In every way Fallout 4 really just encapsulates typical Bethesda game design almost to the point where it feels like a stereotype. And it's unlike Fallout 3 where there were tiny elements that fleshed the game out more like all the more tucked away areas like the Republic of Dave and Tenpenny Tower. With Fallout 4 it genuinely feels like a soulless game the developers didn't really have an idea for or particularly wanted to make but had to do it anyway. To illustrate this further most of the OST is recycled from Fallout 3 (which is surprising as hell to me because there's so much 50s music you can use, and you can even make original music like Fallout New Vegas did in that style).

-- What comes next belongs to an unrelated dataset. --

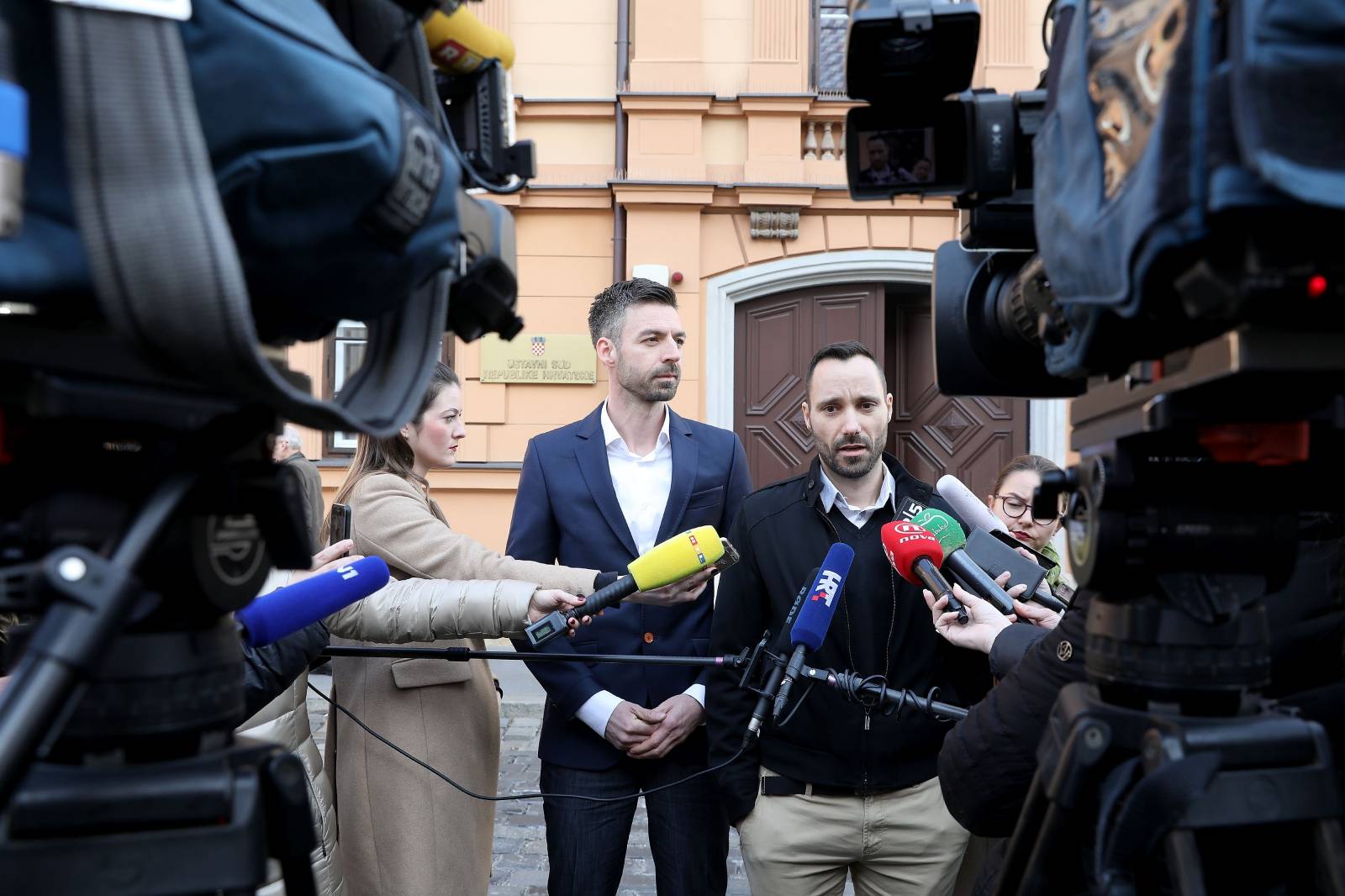 Zagreb: Podnesen zahtjev za ocjenu ustavnosti Zakona o udomiteljstvu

Then there's also how former Fallout developers have proposed amazing ideas for Fallout games we'll never see because Bethesda is seemingly afraid to take risks. Like Tim Cain proposed a Fallout game in China. Which would be amazing because China has some of the most visually striking and surreal architecture/landscapes and we could actually see a different aspect of the Fallout lore that's only lightly touched upon in the previous games. It could actually move the setting in a different direction rather than just constantly retread like Bethesda does now.
Not to mention mod authors seemingly come up with way more interesting ideas and premises for Fallout games than Bethesda does. Like Fallout Miami looks really cool and the trailer to it even got more attention than Fallout 76's.
Bethesda has some genuinely talented game devs working for it. Like the lead dev of Skyrim worked on Thief 2 the Metal Age. But it feels like their games are decided upon by committee and there's no unified vision or focus anywhere to be found. They just want to make a bland "everything" game. Whereas what Fallout New Vegas showed was if you just narrowed your focus just a little the story turns out way better and the characters feel more interesting.